Principles may be the aid of reason, but they may also be its destruction. Everyone needs certain principles to facilitate their daily behavior since it would be quite exhausting to have to think through the rationality of every single step they take. We have rules of thumb that guide our conduct and when they get sufficiently important, we may call them principles.
If the principles are based on reason and you can make a convincing argument for why they may be universally valid, they may be worthy of a thinking human, but in many cases, they serve as an excuse for not thinking at all. That especially happens when the principles were acquired at a very young age before one’s rational capacity was fully developed. The child was taught the difference between right and wrong and the grown person later transferred that instruction into strict rules without ever submitting them to the scrutiny of reason.
But also, when there was once reasoning at the bottom of the principles, they may develop into rigid commandments that never need adjustment and provide ready-made answers that cannot be questioned by reason anymore. The person falls in love with his own principles derives his feeling of identity from them. “I am the kind of person who always…” he says proudly.

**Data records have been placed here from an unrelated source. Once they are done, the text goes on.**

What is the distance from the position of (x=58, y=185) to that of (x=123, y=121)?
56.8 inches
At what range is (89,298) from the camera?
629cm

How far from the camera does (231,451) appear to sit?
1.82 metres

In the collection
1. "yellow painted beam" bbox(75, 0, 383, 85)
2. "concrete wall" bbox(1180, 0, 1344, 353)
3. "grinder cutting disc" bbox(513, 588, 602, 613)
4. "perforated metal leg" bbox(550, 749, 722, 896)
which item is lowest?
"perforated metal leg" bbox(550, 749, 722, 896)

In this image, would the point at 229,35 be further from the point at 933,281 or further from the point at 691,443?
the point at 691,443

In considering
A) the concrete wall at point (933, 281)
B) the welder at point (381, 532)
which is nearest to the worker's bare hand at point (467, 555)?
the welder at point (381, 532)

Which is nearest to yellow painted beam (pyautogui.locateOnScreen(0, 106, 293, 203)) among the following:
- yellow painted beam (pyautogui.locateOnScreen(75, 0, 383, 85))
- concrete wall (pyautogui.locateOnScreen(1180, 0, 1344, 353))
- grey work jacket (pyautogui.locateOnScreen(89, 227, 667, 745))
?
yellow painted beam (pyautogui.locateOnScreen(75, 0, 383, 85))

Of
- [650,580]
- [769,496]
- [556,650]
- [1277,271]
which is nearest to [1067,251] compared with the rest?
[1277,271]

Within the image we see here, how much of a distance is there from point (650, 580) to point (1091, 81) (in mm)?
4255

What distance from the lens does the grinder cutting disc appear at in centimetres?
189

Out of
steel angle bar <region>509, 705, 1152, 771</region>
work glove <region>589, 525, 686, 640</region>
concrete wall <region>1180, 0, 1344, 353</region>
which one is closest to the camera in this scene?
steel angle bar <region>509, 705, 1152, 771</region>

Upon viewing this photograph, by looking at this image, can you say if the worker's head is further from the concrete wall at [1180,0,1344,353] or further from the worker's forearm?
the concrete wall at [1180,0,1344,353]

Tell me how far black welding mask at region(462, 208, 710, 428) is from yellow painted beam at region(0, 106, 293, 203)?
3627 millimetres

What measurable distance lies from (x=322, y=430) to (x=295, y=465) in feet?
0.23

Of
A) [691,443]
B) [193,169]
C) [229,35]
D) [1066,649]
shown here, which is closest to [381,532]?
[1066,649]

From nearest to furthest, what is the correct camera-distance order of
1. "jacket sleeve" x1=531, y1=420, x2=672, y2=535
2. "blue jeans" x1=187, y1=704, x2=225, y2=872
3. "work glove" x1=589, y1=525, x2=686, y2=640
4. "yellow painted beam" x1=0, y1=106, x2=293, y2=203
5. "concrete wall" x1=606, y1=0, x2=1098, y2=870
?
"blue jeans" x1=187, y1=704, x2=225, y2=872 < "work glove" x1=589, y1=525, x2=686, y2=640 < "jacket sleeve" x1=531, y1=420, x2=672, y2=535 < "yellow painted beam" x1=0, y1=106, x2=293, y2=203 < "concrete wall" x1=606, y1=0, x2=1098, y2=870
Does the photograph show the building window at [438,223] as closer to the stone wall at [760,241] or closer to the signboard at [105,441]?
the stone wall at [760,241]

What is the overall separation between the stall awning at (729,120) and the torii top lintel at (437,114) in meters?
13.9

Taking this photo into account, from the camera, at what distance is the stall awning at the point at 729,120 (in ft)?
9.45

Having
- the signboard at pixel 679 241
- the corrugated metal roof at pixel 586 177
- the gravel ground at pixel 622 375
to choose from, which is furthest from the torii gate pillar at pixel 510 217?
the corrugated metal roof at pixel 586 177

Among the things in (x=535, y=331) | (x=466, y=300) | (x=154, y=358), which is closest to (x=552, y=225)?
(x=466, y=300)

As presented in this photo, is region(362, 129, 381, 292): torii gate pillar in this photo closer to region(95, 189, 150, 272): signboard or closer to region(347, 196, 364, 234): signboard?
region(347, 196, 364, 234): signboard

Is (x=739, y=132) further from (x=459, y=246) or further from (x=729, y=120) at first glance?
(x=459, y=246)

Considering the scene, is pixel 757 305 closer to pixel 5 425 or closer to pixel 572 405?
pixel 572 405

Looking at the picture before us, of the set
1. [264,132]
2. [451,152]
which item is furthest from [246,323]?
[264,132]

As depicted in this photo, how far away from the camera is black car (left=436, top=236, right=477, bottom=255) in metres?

Principles are a shortcut to perfection and moral virtue, it would seem. Since they are absolute, they are infallible and the man who has them achieves great self-satisfaction. If he were alone in the world he might as well indulge in this narcissism, but he is not, and his principles often become a perfect excuse for not having to be considerate of others.
A principle let you hurt other people while being confident that you’re doing the right thing. It is quite convenient, really.